The barrier is starting, not the work
Think of it like activation energy — a borrowed metaphor, not a law: a task needs a burst of effort to get going, and much less to keep going once it's moving. Most of the resistance you feel is bunched up at that first step. So the lever that helps most is the plainest one: shrink the start until it's smaller than the resistance. Name one thing. Set a five-minute floor. Begin.
Making the start deliberately small is a design choice — the same intuition behind practitioner approaches like B.J. Fogg's "tiny behaviors." We treat it as a design lens, not a settled scientific law, and we don't attach a number to it. What we lean on for the actual mechanics below is better established.

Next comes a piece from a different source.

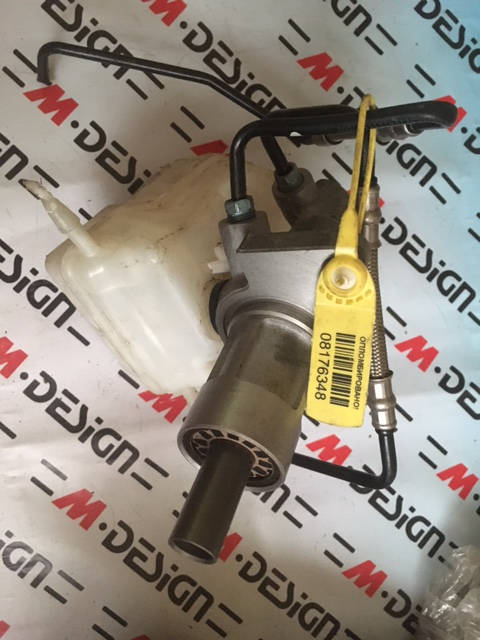 Главный тормозной цилиндр с бачком BMW E90 E92 34336785664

If-then plans: a small, real help — not a motivation machine
An implementation intention is an if-then plan: "When [situation Y] happens, I'll do [action Z]." Deciding the cue in advance — instead of leaving it to a vague "I'll get to it" — makes you more likely to follow through. The classic meta-analysis found a medium-to-large effect (about d = 0.65, across 94 tests); more recent and broader syntheses — covering hundreds of tests — find the benefit is real but often smaller and highly dependent on context and on how strong your underlying intention already is. The conditional if-then form does beat a flat "I'll do it sometime" plan.34
The honest boundary matters more than the number: an if-then plan doesn't create the desire to act — it converts an intention you already have into action. When the underlying intention is weak, the effect is close to zero. That's why underway doesn't try to pump you up. It gives the thing you already chose a clear cue, and nothing more.
Repetition slowly builds automaticity (and it varies a lot)

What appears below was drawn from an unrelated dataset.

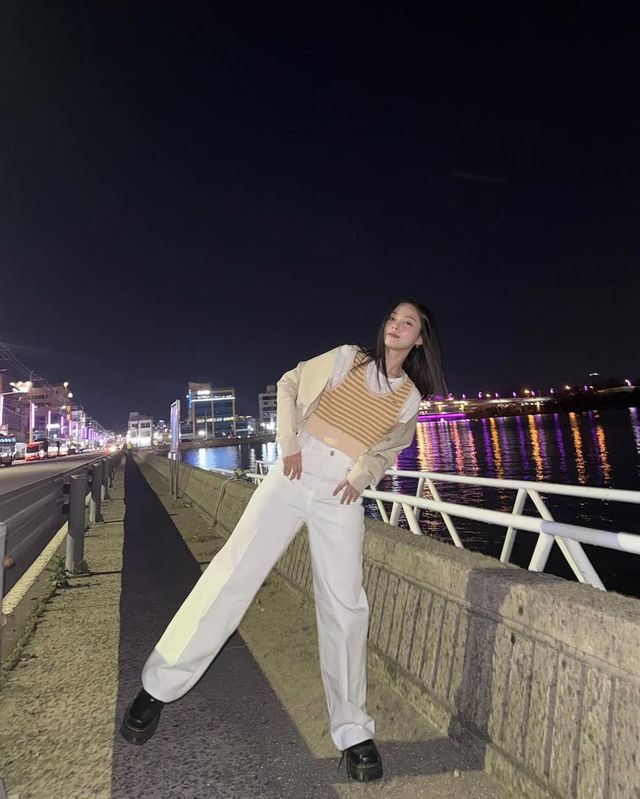 /사진=흰 가수 인스타그램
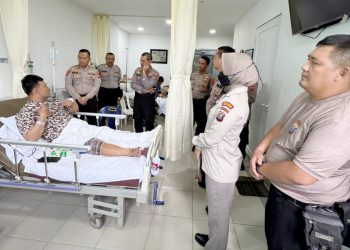 Kasat Samapta AKP Mariduk Tambunan, SH, MH bersama KBO IPTU Pitra Jaya, SH, para Kanit, personil dan ASN Sat Samapta saat menjenguk AIPDA Olo Lastiar Simatupang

Repeat a simple action in a consistent context and, over time, the context itself starts to cue the action — so it leans less on in-the-moment willpower. That's the real basis for "building a habit."1 But two honest caveats travel with it.
First, timing. The popular "21 days" figure is a myth — it traces to a 1960 anecdote (Maxwell Maltz), not a study. In practice one often-cited study found a median of about 66 days, with individuals ranging from 18 to 254; a 2024 systematic review put it at roughly 2 to 5 months (individual range 4-335 days).12Second, repetition alone doesn't guarantee automaticity — reward and how complex the behavior is both matter, and people differ enormously. underway's five-minute floor is a starting floor, not a magic number.
What we don't claim
- No health or mood claims. underway won't cure procrastination, reduce anxiety, or "fix" you. It makes a start smaller and a decision earlier — that's all.
- No fixed timelines or guarantees. No "21 days." "Keystone habits" is a popular idea, not something we assert as established science.
- We don't motivate you. If the intention isn't there, a plan can't invent it.
- No streaks, points, badges, or nags. Nothing is sent anywhere — your words stay on your device.
How the ritual uses this
The two-minute ritual on the home page is just these five steps, in order:
- Name one thing. The next piece, in your own words — not the whole project.
- Shrink it to a small floor. 5, 10, or 25 minutes. The floor is the least you'll do, not a target.
- Make an if-then plan. "When ___, I'll start for [your floor] minutes." Pick a cue you'll actually meet.
- Clear one distraction. Put one thing out of reach before you begin.
- Start — then stop at your floor, or keep going. The floor is permission to stop, not a finish line.